Nilai (value dalam Inggris) berasal dari kata Latin valere yang artinya kuat, baik, berharga. Dalam kajian filsafat merujuk pada sesuatu yang sifatnya abstrak yang dapat diartikan sebagai “keberhargaan” (worth) atau “kebaikan” (goodness). Nilai itu sesuatu yang berguna. Nilai juga mengandung harapan akan sesuatu yang diinginkan.
Nilai adalah suatu kemampuan yang dipercayai yang ada pada suatu benda untuk memuaskan manusia (dictionary of sosiology an related science). Nilai itu suatu sifat atau kualitas yang melekat pada suatu obyek. Ada berbagai macam teori tentang nilai.
1. Max Scheler mengemukakan bahwa nilai ada tingkatannya, dan dapat dikelompokkan menjadi empat tingkatan, yaitu:
a. Nilai-nilai kenikmatan: dalam tingkat ini terdapat nilai yang mengenakkan dan nilai yang tidak mengenakkan, yang menyebabkan orang senang atau menderita.
b. Nilai-nilai kehidupan: dalam tingkat ini terdapat nilai-nilai yang penting dalam kehidupan, seperti kesejahteraan, keadilan, kesegaran.
c. Nilai-nilai kejiwaan: dalam tingkat ini terdapat nilai-nilai kejiwaan (geistige werte) yang sama sekali tidak tergantung dari keadaan jasmani maupun lingkungan.

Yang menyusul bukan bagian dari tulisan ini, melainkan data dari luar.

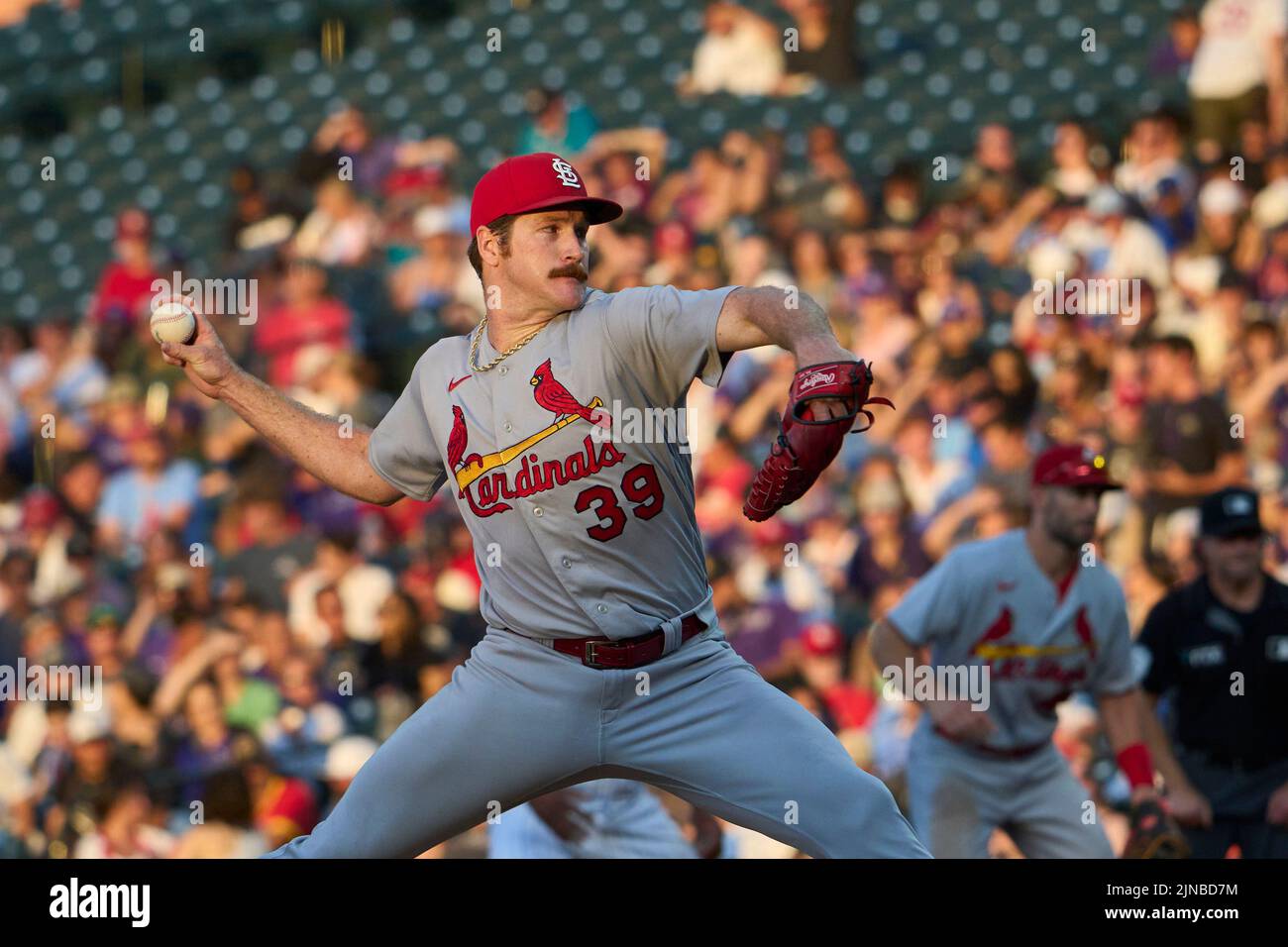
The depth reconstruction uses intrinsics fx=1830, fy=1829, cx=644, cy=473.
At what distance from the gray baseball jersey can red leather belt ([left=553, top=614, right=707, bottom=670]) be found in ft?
5.83

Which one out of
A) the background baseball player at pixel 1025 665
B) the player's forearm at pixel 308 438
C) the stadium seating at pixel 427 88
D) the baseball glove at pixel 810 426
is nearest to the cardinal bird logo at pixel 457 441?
the player's forearm at pixel 308 438

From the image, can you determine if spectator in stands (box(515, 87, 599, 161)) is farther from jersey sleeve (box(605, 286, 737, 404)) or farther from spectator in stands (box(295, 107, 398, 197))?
jersey sleeve (box(605, 286, 737, 404))

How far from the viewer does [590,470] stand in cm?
381

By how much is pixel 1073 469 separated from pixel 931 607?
23.0 inches

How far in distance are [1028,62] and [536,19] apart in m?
3.36

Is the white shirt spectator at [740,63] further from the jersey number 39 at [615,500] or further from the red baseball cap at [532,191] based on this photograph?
the jersey number 39 at [615,500]

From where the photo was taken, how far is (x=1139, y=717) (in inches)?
219

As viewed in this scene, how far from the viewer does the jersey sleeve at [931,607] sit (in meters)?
5.46

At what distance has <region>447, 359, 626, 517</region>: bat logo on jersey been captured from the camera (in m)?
3.80

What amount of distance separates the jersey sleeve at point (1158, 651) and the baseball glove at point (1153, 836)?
0.52 m

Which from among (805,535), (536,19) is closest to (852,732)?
(805,535)

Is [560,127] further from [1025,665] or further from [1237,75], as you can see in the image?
[1025,665]

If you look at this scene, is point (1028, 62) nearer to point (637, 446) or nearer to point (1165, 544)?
point (1165, 544)
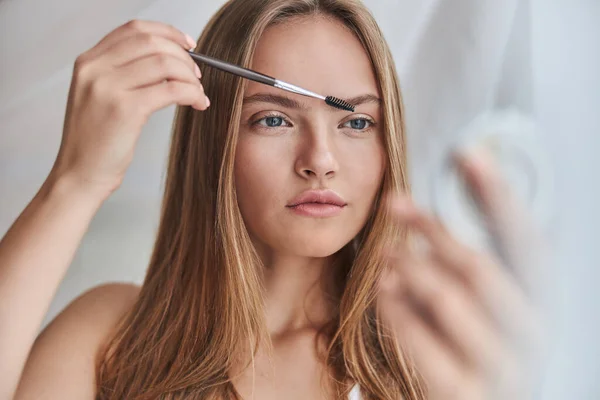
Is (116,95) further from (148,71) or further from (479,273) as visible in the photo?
(479,273)

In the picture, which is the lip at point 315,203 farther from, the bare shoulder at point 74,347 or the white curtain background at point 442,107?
the bare shoulder at point 74,347

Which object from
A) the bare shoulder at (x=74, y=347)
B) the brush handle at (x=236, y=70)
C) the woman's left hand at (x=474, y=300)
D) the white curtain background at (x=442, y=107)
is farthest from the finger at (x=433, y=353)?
the bare shoulder at (x=74, y=347)

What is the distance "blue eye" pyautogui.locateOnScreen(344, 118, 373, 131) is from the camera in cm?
80

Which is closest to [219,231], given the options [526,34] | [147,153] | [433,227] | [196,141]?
[196,141]

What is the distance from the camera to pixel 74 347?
848 mm

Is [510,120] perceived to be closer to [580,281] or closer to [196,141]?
[580,281]

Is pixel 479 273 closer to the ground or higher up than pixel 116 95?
closer to the ground

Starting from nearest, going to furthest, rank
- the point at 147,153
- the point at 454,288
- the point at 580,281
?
the point at 454,288 → the point at 580,281 → the point at 147,153

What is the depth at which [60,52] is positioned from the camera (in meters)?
1.02

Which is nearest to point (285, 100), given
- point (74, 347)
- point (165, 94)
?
point (165, 94)

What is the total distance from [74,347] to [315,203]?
34cm

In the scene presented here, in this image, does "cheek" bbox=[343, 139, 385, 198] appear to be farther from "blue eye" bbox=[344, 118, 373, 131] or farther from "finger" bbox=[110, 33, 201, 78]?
"finger" bbox=[110, 33, 201, 78]

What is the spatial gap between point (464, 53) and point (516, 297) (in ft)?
1.28

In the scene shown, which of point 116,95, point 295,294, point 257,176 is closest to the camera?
point 116,95
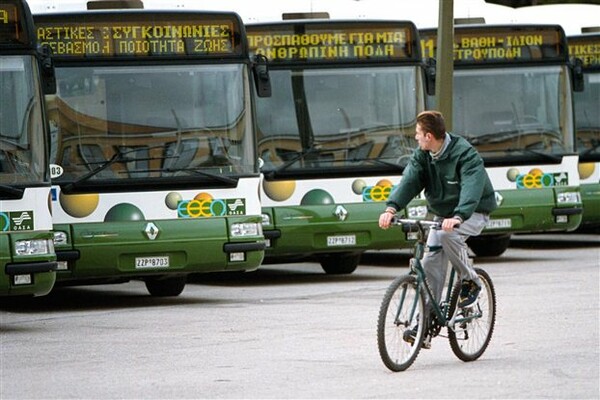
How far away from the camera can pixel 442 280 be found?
36.4ft

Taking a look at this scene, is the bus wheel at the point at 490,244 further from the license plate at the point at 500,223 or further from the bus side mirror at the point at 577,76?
the bus side mirror at the point at 577,76

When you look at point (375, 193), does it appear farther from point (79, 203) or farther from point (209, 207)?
point (79, 203)

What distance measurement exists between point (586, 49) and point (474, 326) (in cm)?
1330

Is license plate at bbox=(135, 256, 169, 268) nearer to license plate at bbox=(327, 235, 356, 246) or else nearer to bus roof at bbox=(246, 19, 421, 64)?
license plate at bbox=(327, 235, 356, 246)

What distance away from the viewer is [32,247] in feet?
45.4

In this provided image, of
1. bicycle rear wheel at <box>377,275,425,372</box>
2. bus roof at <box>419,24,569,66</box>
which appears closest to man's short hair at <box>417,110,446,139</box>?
bicycle rear wheel at <box>377,275,425,372</box>

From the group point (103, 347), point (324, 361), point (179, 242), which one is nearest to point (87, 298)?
point (179, 242)

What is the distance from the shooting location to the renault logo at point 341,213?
18.6m

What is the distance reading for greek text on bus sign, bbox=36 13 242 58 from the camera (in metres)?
15.8

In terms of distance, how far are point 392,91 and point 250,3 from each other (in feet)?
6.17

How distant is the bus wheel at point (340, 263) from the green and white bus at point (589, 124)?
4693mm

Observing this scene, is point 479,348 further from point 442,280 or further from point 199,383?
point 199,383

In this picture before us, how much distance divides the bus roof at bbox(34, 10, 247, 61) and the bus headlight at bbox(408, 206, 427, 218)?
3.49 meters

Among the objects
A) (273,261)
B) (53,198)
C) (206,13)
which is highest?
(206,13)
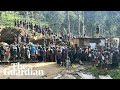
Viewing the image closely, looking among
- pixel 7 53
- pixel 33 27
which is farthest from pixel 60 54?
pixel 7 53

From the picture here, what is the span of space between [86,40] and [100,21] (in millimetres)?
563

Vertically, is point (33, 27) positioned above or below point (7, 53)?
above

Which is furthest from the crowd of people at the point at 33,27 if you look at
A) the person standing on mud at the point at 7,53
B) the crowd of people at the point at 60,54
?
the person standing on mud at the point at 7,53

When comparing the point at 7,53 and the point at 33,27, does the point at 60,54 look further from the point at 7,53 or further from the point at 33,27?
the point at 7,53

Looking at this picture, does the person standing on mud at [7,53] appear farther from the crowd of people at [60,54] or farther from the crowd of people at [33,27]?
the crowd of people at [33,27]

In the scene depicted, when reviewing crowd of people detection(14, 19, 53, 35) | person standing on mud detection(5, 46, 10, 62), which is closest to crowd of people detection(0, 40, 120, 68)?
person standing on mud detection(5, 46, 10, 62)

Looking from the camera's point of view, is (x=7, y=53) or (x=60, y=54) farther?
(x=60, y=54)

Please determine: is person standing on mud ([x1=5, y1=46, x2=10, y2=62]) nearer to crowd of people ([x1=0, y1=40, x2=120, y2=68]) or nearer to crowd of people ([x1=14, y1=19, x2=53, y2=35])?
crowd of people ([x1=0, y1=40, x2=120, y2=68])

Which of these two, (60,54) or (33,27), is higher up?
(33,27)

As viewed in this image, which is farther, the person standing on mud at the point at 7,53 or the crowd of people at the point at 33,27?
the crowd of people at the point at 33,27

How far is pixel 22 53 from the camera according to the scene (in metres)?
7.96

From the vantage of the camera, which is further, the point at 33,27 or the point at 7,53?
the point at 33,27
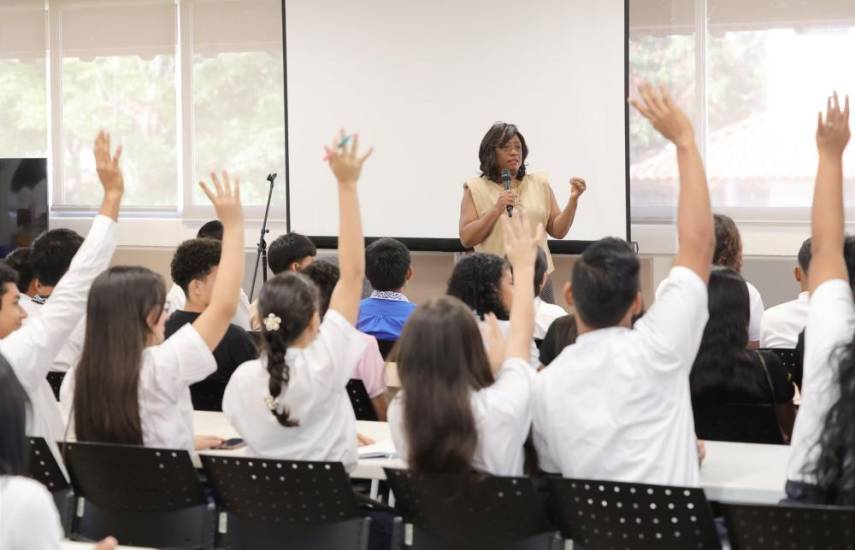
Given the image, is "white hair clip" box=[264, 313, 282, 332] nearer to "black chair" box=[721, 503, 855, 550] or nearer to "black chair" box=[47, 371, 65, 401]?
"black chair" box=[721, 503, 855, 550]

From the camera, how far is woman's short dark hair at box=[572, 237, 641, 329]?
274 centimetres

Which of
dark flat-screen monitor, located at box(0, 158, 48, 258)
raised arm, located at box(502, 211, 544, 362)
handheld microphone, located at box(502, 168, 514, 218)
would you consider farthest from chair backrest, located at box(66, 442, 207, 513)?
dark flat-screen monitor, located at box(0, 158, 48, 258)

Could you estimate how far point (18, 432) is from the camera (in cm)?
193

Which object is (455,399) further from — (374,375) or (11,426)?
(374,375)

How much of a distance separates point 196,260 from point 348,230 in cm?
132

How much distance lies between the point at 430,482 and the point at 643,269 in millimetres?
4798

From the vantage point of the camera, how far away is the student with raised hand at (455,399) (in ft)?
8.80

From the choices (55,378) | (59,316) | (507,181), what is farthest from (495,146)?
(59,316)

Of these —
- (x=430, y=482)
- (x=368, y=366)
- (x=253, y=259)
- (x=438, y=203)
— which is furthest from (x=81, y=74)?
(x=430, y=482)

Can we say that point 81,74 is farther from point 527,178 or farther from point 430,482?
point 430,482

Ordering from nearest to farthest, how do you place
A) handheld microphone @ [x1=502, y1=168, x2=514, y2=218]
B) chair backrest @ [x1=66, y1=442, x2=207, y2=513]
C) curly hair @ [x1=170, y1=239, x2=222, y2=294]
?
chair backrest @ [x1=66, y1=442, x2=207, y2=513], curly hair @ [x1=170, y1=239, x2=222, y2=294], handheld microphone @ [x1=502, y1=168, x2=514, y2=218]

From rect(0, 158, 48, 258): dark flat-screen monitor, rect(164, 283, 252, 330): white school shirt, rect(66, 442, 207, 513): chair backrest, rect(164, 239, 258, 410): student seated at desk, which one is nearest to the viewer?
rect(66, 442, 207, 513): chair backrest

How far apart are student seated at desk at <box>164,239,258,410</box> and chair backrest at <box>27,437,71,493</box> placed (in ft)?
3.15

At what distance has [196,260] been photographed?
426 cm
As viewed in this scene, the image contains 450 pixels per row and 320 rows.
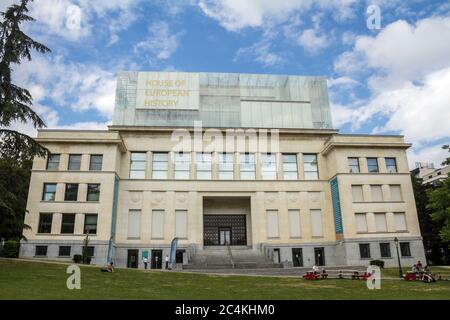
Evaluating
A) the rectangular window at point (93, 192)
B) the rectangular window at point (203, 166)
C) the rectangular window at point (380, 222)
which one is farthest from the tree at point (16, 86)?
the rectangular window at point (380, 222)

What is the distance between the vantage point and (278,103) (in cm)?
5119

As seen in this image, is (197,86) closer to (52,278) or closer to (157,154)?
(157,154)

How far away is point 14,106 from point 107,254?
2104 centimetres

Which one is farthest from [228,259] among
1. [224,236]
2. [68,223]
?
[68,223]

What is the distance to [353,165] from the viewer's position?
144 ft

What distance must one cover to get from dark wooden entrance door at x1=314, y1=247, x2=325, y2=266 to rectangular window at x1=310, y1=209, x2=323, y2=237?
1727mm

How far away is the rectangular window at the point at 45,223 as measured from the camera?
38906 millimetres

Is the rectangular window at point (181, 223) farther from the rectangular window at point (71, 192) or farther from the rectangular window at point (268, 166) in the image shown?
the rectangular window at point (71, 192)

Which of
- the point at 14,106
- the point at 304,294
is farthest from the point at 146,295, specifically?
the point at 14,106

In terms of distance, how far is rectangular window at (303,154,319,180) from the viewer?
1805 inches

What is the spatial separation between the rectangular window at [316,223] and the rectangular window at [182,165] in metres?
15.8

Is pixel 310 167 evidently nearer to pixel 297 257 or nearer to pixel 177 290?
pixel 297 257

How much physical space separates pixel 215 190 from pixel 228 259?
29.3 feet
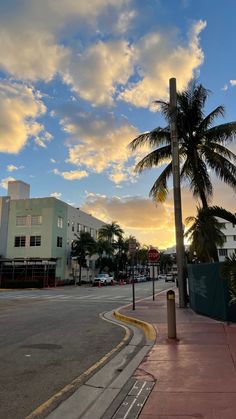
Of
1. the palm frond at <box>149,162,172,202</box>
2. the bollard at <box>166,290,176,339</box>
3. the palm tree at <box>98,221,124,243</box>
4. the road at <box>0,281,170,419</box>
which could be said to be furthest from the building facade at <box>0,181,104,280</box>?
the bollard at <box>166,290,176,339</box>

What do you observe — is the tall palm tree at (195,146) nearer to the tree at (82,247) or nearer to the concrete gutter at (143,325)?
the concrete gutter at (143,325)

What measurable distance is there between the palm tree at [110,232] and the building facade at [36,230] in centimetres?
1910

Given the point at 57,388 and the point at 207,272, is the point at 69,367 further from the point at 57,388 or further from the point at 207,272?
the point at 207,272

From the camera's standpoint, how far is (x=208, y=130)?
21734 millimetres

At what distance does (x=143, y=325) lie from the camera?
13.9 metres

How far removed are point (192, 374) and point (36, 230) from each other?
Answer: 56.1 m

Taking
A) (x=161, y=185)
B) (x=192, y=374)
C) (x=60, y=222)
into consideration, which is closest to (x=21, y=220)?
(x=60, y=222)

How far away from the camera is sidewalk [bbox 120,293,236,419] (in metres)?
5.41

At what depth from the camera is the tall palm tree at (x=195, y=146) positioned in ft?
69.0

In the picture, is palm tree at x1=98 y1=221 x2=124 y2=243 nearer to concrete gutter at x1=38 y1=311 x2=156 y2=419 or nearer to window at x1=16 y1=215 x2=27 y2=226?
window at x1=16 y1=215 x2=27 y2=226

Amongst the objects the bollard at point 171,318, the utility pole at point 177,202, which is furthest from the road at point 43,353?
the utility pole at point 177,202

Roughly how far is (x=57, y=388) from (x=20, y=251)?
57.1 metres

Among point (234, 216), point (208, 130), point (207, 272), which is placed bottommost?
point (207, 272)

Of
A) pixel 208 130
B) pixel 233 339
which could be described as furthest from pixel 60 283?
pixel 233 339
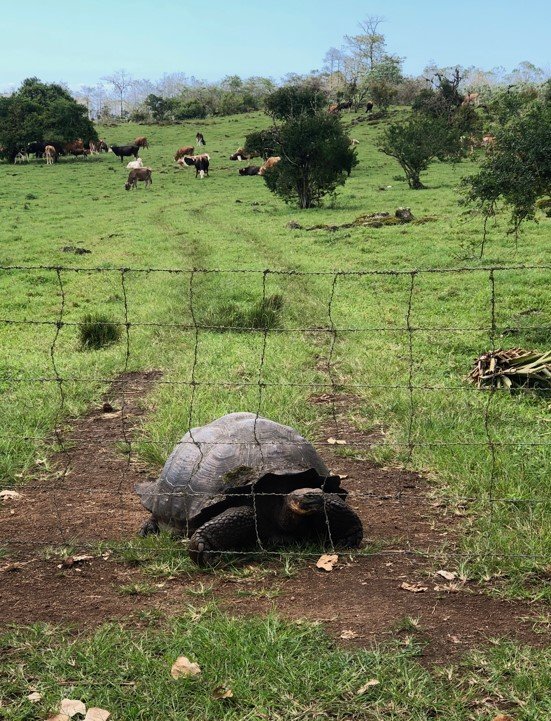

Nilai-nilai semacam ini misalnya, keindahan, kebenaran, dan pengetahuan murni yang dicapai dalam filsafat.
d. Nilai-nilai kerokhanian: dalam tingkat ini terdapat moralitas nilai yang suci dan tidak suci. Nilai semacam ini terutama terdiri dari nilai-nilai pribadi. (Driyarkara, 1978)
2. Walter G. Everet menggolongkan nilai-nilai manusia ke dalam delapan kelompok:
a. Nilai-nilai ekonomis: ditunjukkan oleh harga pasar dan meliputi semua benda yang dapat dibeli.
b. Nilai-nilai kejasmanian: membantu pada kesehatan, efisiensi dan keindahan dari kehidupan badan.
c. Nilai-nilai hiburan: nilai-nilai permainan dan waktu senggang yang dapat menyumbangkan pada pengayaan kehidupan.
d. Nilai-nilai sosial: berasal mula dari pelbagai bentuk perserikatan manusia.
e. Nilai-nilai watak: keseluruhan dari keutuhan kepribadian dan sosial yang diinginkan.

f. Nilai-nilai estetis: nilai-nilai keindahan dalam alam dan karya seni.
g. Nilai-nilai intelektual: nilai-nilai pengetahuan dan pengajaran kebenaran.
h. Nilai-nilai keagamaan
3. Notonagoro membagi nilai menjadi tiga macam,, yaitu:
a. Nilai material, yaitu sesuatu yang berguna bagi manusia.
b. Nilai vital, yaitu sesuatu yang berguna bagi manusia untuk dapat melaksanakana kegiatan atau aktivitas.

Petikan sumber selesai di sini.